The mobile-blog-web application consists of two different layouts: A mobile interface for small touch displays and a desktop interface for mouse-based interaction and big resolutions. We did not follow the common approach of handling different layouts ad-hoc in the respective HTML and JavaScript files. Instead we use two separate layouts. Why? While CSS and JavaScript allow for mighty adaptions of UIs based on device detection, it is important to note that desktop and mobile interfaces are very different. Mobile interaction is based on touch and swipe events while a desktop interface is commonly used via mouse and keyboard. Moreover, the reduced screen size on mobiles will lead either to omission of information and functionality presented on desktop interfaces or to distribution of content from one desktop page across several mobile screens.

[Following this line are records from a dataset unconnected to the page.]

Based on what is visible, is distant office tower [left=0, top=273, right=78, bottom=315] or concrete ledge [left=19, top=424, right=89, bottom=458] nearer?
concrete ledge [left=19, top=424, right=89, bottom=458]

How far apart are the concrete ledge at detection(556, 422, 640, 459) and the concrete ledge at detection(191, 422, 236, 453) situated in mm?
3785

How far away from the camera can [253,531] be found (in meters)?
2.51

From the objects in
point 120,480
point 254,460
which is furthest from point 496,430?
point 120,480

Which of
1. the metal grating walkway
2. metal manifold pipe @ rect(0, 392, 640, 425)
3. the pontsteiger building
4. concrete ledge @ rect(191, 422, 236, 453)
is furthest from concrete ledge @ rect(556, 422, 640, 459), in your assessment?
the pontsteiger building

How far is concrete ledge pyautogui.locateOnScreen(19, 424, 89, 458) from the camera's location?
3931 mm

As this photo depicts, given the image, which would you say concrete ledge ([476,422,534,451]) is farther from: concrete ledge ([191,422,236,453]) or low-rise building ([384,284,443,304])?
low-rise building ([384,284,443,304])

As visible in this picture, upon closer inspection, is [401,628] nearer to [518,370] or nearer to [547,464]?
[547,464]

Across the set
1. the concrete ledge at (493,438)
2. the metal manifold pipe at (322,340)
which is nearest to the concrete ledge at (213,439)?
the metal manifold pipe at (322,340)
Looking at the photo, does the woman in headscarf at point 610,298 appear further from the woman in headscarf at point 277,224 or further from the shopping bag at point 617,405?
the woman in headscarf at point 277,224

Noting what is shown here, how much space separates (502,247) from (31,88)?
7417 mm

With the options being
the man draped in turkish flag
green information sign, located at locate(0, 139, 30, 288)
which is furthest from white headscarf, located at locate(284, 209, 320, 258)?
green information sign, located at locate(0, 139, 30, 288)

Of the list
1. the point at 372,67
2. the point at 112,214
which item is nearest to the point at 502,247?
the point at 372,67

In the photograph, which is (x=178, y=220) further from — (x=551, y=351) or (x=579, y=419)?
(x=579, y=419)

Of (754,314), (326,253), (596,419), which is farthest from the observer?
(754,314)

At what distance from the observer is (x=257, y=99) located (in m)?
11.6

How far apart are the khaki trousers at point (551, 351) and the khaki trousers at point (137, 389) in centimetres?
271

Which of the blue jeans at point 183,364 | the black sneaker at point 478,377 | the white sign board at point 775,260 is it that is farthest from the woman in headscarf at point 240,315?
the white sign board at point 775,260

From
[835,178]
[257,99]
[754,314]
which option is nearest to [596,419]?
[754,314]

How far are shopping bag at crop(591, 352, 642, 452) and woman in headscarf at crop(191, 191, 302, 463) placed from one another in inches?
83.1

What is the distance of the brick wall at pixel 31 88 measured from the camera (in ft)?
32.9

While adaption of a desktop interface to mobile can still make sense, a distinct mobile interface offers higher adaption with the possibility of an app-like appearance, at the cost of increased effort.

The application consists of multiple Maven modules:

  • mobile-blog-ejb: The data access module, contains DAO beans for database operations
  • mobile-blog-jpa: The model package containing JPA/JSON annotated entities
  • mobile-blog-rest: The service package, contains REST annotated services
  • mobile-blog-web: The client package, contains the HTML/JavaScript files and generates the WAR file

The code for this application ist on Github. After cloning, just build it with

mvn install

as usual. After the build is complete, the web-archive under mobile-blog-web/target is ready to be deployed to the application server.

Client

Native apps usually offer the best performance and user experience. They integrate well within the target environment and share the platform look&feel the user is familiar with. Web-based apps on the other hand offer the possibility to reuse it on multiple platforms, iOS and Android in particular.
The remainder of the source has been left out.